How to get rich in Mauritius

When I completed my A levels in 2009 and was getting ready to go to University, I remember distinctly that a lot of my friends were going to China to study medicine. I often wondered how many of them actually wanted to be in the field.

Studying in Mauritius is not easy. As a third-world country, with a practically inexistent social and welfare security system, you tend to grow up with the pressure of having to perform academically so that you can maximise your chances of getting a decent job later in life.

I rebelled against that. I was mostly interested in computers but, in Mauritius we have to study other subjects until university where you can then specialize in the field you want. It was hard and I did barely enough to pass by. In retrospect, that wouldn't have been such a smart decision if being in tech wasn't so favourable as it is now.

Parents, in Mauritius (and I wouldn't discount that my parents were also similar - maybe that has changed now) tend to teach their children early on that being a doctor, lawyer or engineer is something that they should strive for. The education system is also quite tailored for that, in some sense.

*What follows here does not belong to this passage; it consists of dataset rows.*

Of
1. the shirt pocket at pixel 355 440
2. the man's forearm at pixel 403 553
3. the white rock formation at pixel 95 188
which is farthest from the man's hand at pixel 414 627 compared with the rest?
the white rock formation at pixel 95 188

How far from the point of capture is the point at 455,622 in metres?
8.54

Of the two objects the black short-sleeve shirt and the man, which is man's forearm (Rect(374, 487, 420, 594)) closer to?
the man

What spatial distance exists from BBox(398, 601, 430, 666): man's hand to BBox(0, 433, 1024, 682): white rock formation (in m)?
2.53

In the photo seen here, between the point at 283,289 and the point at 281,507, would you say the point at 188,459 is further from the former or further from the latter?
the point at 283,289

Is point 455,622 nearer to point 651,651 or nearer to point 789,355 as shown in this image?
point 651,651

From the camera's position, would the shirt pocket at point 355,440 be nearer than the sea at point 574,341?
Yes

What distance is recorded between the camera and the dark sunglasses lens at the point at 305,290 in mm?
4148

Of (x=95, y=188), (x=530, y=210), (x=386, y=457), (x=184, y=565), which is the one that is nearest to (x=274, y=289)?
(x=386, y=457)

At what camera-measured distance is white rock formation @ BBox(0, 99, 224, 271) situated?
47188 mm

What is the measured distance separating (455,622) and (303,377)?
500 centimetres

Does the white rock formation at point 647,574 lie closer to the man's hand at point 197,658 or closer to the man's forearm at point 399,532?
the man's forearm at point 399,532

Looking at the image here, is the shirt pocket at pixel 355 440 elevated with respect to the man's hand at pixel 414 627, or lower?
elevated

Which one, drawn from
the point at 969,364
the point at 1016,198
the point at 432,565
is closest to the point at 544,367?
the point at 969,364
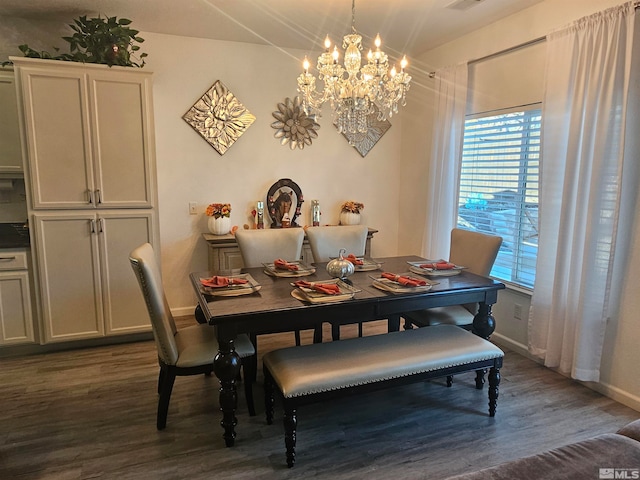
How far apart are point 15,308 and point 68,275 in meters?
0.45

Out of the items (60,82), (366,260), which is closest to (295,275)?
(366,260)

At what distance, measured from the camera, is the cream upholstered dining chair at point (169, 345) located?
2172 mm

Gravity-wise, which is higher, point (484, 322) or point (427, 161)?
point (427, 161)

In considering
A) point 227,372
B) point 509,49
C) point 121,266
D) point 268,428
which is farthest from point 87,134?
point 509,49

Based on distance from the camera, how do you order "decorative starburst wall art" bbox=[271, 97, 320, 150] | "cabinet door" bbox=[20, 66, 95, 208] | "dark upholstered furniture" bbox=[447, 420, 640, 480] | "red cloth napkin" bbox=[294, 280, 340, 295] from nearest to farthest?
"dark upholstered furniture" bbox=[447, 420, 640, 480]
"red cloth napkin" bbox=[294, 280, 340, 295]
"cabinet door" bbox=[20, 66, 95, 208]
"decorative starburst wall art" bbox=[271, 97, 320, 150]

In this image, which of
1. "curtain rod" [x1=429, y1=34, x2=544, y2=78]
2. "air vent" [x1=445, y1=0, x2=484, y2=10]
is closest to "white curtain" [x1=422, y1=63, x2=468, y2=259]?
"curtain rod" [x1=429, y1=34, x2=544, y2=78]

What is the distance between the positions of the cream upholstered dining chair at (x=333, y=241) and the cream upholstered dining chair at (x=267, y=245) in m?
0.14

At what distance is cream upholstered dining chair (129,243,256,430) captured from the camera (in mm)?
2172

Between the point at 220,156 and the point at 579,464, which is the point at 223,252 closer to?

Of course, it was a different generation and I wouldn't want to be too critical of their biases and beliefs but the outcome is that we end up with entire generations that somehow still believe that this is the only way to maximize their financial gains and, most importantly, status in the society in the future.

A lot of Mauritians are more interested in playing status games than actual wealth creation. I've seen so many luxury cars in the few weeks I've been in Mauritius that it did not make sense to me how in a country where the average income is roughly a little less than $1000 (USD), they could afford them.

Coming back to the friends who studied medicine, I know quite a few of them who are now trying to re-skill themselves: a lot of them in tech. And, if I'd ask them why they decided in the past to study medicine, the answers usually vary but a common theme was always pressure: from their family and society, in general.

I still believe that being in tech is one of the fastest ways to achieve financial independence, especially if you're in Mauritius. The ability to work remotely for organizations who'd pay you 6 or 7 times more than what you'd earn in Mauritius, is life-changing for many since Mauritius is by no means a cheap country.

However, and obviously that's not the only way. Blue collar jobs such as plumbers, painters and electricians were previously looked down upon by our society but are now becoming increasingly lucrative. There's also such a scarcity of highly-skilled blue collar workers on the island that the few who are there can command very high wages.

I only hope that our generation can put our egos aside and teach subsequent generations that there's so much more in life than being in what's usually considered high-status jobs.

P.S. Apologies for the clickbaity title.